*WRITTEN INSTRUCTION 1*
According to the episode article below, how many household viewers watched the episode when it originally aired?

*EXCERPT TO READ*
- Episode no.: Season 1 Episode 12
- Directed by: Michael Katleman
- Written by: Dave Andron
- Cinematography by: Francis Kenny
- Editing by: Victor Du Bois
- Original air date: June 1, 2010
- Running time: 40 minutes

Guest appearances
- Raymond J. Barry as Arlo Givens; Alexandra Barreto as Pilar; Jordi Caballero as Gio Reyes; Mo Gaffney as Sheriff; M. C. Gainey as Bo Crowder; Linda Gehringer as Helen Givens; Rick Gomez as AUSA David Vasquez; William Ragsdale as Gary Hawkins; David Meunier as Johnny Crowder; Ray Porter as Hestler Jones; Omar Avila as Ernesto; Joshua Bitton as Lucky; Pat Skipper as Reverend; Walton Goggins as Boyd Crowder;

Episode chronology
| ← Previous "Veterans" | Next → "Bulletville" |
- Justified (season 1)

= Fathers and Sons (Justified) =

"Fathers and Sons" is the twelfth episode of the first season of the American Neo-Western television series Justified. It is the 12th overall episode of the series and was written by Dave Andron and directed by Michael Katleman. It originally aired on FX on June 1, 2010.

The series is based on Elmore Leonard's stories about the character Raylan Givens, particularly "Fire in the Hole", which serves as the basis for the episode. The series follows Raylan Givens, a tough deputy U.S. Marshal enforcing his own brand of justice. Following the shooting of a mob hitman, Raylan is sent to Lexington, Kentucky to investigate an old childhood friend Boyd Crowder, who is now part of a white supremacist gang. In the episode, Raylan wants his dad to work against Bo in order to expose him but Arlo has other plans. Despite being credited, Erica Tazel does not appear in the episode.

According to Nielsen Media Research, the episode was seen by an estimated 2.13 million household viewers and gained a 0.8/2 ratings share among adults aged 18–49. The episode received very positive reviews from critics, who praised the writing and the inclusion of all storylines towards the season finale.

*WRITTEN INSTRUCTION 2*
Tally the lines of the listing below that contain the string "meters", and give only the number.

(Spatial relationship listing)
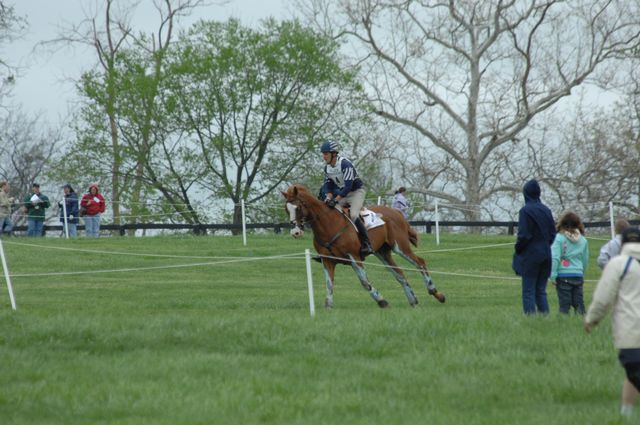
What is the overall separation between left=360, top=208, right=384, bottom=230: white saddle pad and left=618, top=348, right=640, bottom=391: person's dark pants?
34.7 ft

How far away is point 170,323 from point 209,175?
118 feet

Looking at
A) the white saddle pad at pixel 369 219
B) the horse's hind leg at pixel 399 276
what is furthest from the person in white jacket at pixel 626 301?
the horse's hind leg at pixel 399 276

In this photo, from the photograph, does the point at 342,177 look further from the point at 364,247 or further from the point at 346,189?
the point at 364,247

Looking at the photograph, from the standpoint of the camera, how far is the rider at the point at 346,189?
60.1ft

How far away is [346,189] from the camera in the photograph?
721 inches

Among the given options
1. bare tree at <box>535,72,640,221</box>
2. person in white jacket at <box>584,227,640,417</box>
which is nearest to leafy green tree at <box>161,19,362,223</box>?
bare tree at <box>535,72,640,221</box>

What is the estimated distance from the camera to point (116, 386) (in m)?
9.98

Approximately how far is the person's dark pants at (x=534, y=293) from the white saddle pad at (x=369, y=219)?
14.1 ft

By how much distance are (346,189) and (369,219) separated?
84 cm

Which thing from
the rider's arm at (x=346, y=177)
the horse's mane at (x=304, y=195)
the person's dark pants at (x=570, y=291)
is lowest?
the person's dark pants at (x=570, y=291)

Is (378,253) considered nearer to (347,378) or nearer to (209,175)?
(347,378)

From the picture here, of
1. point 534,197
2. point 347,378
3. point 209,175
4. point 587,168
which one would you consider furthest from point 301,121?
point 347,378

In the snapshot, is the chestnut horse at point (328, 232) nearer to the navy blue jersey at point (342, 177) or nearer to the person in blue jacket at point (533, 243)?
the navy blue jersey at point (342, 177)

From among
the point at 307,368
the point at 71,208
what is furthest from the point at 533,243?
the point at 71,208
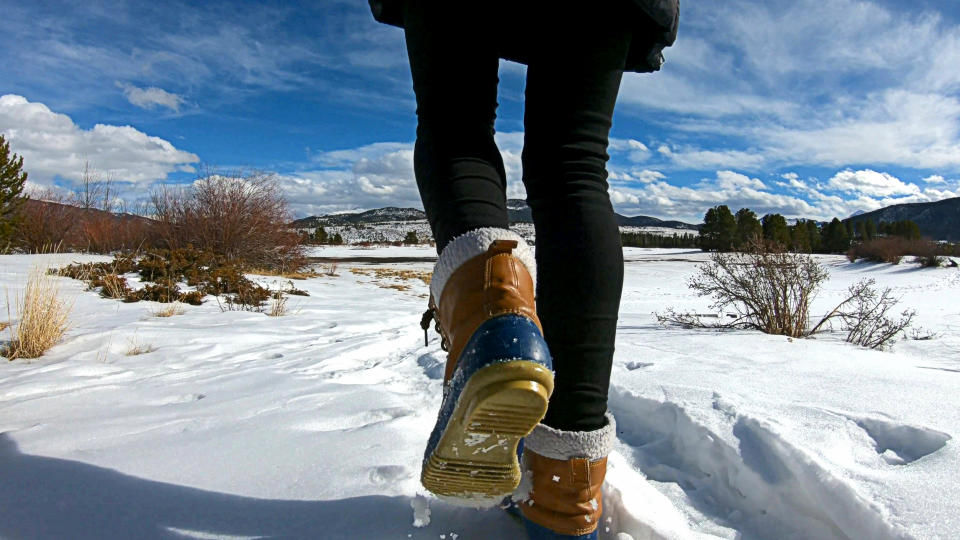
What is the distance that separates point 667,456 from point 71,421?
1470mm

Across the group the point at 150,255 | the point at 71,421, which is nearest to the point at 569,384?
the point at 71,421

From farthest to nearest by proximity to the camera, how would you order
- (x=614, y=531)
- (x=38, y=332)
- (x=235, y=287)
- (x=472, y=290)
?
1. (x=235, y=287)
2. (x=38, y=332)
3. (x=614, y=531)
4. (x=472, y=290)

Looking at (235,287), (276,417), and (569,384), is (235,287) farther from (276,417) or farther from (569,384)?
(569,384)

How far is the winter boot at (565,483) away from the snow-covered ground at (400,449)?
Result: 0.32 feet

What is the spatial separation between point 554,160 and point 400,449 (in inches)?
27.7

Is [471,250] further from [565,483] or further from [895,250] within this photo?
[895,250]

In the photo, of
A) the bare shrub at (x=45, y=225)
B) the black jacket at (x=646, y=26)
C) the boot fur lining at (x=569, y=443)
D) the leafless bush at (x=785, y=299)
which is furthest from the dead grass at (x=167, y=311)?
the bare shrub at (x=45, y=225)

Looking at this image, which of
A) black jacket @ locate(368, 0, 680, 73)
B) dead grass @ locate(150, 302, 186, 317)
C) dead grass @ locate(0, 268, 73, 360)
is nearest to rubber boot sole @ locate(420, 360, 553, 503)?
black jacket @ locate(368, 0, 680, 73)

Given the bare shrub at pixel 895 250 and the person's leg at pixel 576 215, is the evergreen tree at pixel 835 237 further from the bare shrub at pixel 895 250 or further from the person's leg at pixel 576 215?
the person's leg at pixel 576 215

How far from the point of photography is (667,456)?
1.25 meters

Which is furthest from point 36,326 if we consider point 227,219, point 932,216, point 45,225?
point 932,216

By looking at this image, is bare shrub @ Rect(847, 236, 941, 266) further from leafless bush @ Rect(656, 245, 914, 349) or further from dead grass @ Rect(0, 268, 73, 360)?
dead grass @ Rect(0, 268, 73, 360)

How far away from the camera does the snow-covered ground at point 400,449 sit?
2.57 ft

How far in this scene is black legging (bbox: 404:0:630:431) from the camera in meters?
0.72
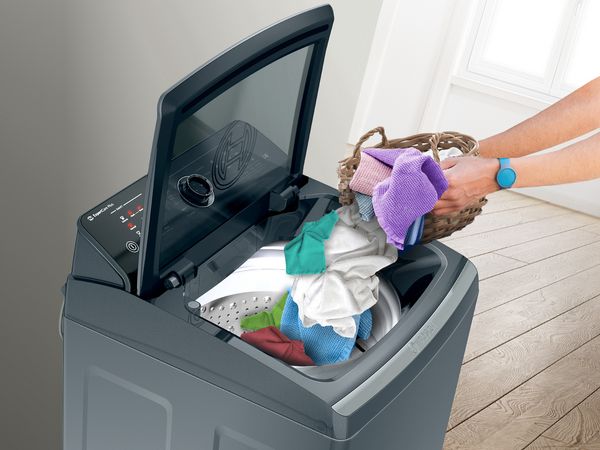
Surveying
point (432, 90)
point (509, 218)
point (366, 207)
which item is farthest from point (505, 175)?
point (432, 90)

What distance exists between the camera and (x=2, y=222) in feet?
4.09

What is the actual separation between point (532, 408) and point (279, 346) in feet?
5.52

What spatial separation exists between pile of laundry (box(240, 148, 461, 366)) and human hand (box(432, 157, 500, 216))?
3.7 inches

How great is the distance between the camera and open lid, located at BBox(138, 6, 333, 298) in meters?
0.78

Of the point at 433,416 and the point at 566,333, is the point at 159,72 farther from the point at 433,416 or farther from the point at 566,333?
the point at 566,333

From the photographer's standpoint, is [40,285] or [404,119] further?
[404,119]

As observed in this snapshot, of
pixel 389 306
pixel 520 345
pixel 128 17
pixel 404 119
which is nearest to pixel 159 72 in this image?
pixel 128 17

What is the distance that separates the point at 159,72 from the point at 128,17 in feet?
0.36

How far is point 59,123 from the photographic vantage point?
1226 millimetres

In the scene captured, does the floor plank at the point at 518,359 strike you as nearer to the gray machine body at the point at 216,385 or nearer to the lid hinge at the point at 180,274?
the gray machine body at the point at 216,385

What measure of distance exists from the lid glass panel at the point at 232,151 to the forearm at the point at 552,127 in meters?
0.64

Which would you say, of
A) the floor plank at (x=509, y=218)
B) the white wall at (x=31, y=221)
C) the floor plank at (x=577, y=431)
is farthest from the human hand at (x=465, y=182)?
the floor plank at (x=509, y=218)

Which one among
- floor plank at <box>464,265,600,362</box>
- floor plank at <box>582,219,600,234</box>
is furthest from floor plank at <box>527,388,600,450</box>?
floor plank at <box>582,219,600,234</box>

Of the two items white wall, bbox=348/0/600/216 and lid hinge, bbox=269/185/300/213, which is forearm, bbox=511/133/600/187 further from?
white wall, bbox=348/0/600/216
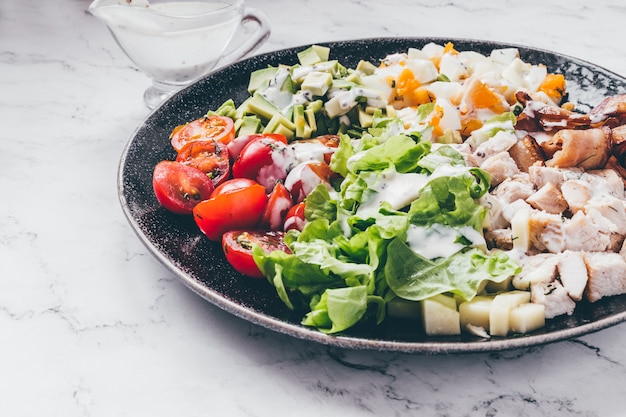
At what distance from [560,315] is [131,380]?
0.98 metres

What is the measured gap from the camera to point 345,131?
2.52 m

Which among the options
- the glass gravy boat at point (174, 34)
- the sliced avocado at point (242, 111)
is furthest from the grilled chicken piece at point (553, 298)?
the glass gravy boat at point (174, 34)

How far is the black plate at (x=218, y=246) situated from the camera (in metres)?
1.61

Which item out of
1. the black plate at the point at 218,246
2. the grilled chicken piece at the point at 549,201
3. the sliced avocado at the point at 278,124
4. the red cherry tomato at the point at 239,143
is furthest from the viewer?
the sliced avocado at the point at 278,124

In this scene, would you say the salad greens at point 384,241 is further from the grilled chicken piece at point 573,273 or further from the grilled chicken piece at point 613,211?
the grilled chicken piece at point 613,211

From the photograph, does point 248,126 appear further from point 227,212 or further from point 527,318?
point 527,318

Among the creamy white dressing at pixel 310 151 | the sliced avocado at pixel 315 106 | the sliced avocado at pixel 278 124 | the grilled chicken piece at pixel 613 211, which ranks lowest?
the sliced avocado at pixel 278 124

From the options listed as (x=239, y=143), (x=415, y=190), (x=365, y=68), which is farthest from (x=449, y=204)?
(x=365, y=68)

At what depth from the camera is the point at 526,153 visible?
2238 mm

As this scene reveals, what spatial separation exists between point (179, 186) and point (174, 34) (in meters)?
0.77

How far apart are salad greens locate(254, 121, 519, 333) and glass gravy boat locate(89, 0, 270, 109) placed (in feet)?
3.15

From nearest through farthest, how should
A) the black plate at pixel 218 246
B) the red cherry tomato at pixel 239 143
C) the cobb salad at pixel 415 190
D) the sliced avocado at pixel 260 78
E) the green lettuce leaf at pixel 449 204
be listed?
the black plate at pixel 218 246
the cobb salad at pixel 415 190
the green lettuce leaf at pixel 449 204
the red cherry tomato at pixel 239 143
the sliced avocado at pixel 260 78

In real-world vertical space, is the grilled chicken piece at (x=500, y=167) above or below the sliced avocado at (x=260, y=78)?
above

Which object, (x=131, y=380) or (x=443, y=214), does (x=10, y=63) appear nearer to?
(x=131, y=380)
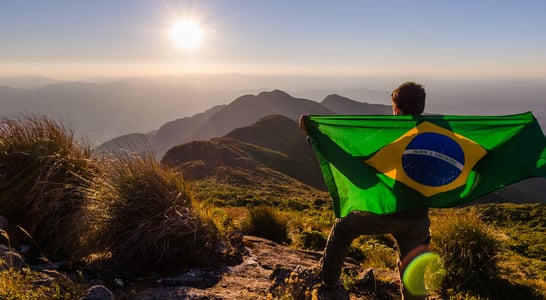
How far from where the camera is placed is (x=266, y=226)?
25.8ft

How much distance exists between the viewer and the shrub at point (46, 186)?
16.7 ft

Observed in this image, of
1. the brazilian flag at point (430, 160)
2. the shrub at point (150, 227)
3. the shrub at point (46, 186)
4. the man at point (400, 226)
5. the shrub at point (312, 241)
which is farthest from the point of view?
the shrub at point (312, 241)

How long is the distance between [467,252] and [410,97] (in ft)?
10.8

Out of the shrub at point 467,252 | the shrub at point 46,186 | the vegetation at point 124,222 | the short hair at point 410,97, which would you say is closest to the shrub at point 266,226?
the vegetation at point 124,222

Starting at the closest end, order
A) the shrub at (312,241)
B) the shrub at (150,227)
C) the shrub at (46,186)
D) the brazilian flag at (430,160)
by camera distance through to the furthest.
Answer: the brazilian flag at (430,160), the shrub at (150,227), the shrub at (46,186), the shrub at (312,241)

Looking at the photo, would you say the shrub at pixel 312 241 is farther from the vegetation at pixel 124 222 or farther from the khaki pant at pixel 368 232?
the khaki pant at pixel 368 232

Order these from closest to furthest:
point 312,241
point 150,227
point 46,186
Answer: point 150,227, point 46,186, point 312,241

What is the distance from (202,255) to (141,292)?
1.23 m

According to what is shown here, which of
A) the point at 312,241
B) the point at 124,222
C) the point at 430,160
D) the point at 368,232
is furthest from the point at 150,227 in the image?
the point at 312,241

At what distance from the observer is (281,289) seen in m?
3.97

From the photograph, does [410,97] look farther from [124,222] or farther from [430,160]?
[124,222]

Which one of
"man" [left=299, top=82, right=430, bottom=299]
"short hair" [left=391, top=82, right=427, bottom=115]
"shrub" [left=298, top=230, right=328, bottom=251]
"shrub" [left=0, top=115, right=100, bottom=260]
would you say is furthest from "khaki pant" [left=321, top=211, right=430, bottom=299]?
"shrub" [left=298, top=230, right=328, bottom=251]

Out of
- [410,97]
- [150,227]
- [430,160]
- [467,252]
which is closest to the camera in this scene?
[430,160]

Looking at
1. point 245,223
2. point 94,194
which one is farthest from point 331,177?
point 245,223
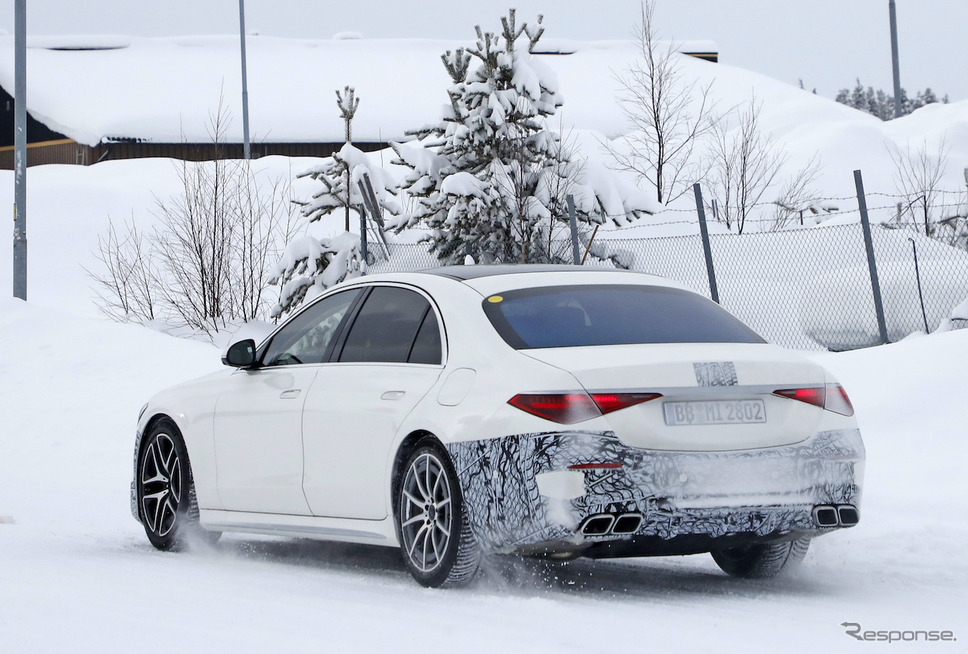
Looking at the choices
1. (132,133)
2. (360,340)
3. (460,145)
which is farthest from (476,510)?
(132,133)

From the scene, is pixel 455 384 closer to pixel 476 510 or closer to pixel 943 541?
pixel 476 510

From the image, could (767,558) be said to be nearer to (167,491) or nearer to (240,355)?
(240,355)

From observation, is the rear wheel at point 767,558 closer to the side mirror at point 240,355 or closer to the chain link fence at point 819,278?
Result: the side mirror at point 240,355

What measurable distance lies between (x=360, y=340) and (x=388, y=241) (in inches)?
464

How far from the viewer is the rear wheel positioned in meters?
6.35

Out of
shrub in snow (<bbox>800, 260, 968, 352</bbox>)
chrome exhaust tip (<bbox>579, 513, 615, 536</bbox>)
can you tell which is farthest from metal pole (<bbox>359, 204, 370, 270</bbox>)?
chrome exhaust tip (<bbox>579, 513, 615, 536</bbox>)

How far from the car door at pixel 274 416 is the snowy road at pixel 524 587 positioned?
1.29ft

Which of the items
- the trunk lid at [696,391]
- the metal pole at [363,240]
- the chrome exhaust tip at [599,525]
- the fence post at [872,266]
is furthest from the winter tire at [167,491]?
the metal pole at [363,240]

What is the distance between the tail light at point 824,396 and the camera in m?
5.62

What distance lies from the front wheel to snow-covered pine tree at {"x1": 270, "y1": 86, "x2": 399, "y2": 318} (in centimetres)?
1174

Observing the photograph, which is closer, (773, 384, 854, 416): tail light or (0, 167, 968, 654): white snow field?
(0, 167, 968, 654): white snow field

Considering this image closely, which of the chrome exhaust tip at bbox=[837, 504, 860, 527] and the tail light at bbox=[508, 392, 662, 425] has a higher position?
the tail light at bbox=[508, 392, 662, 425]

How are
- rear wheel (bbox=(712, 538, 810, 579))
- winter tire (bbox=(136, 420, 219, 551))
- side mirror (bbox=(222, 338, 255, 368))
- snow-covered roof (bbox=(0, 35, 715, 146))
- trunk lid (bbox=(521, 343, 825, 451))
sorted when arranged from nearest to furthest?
trunk lid (bbox=(521, 343, 825, 451)) < rear wheel (bbox=(712, 538, 810, 579)) < side mirror (bbox=(222, 338, 255, 368)) < winter tire (bbox=(136, 420, 219, 551)) < snow-covered roof (bbox=(0, 35, 715, 146))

*CORRECT OUTPUT 1*
An estimated 2.13 million household viewers.

*CORRECT OUTPUT 2*
6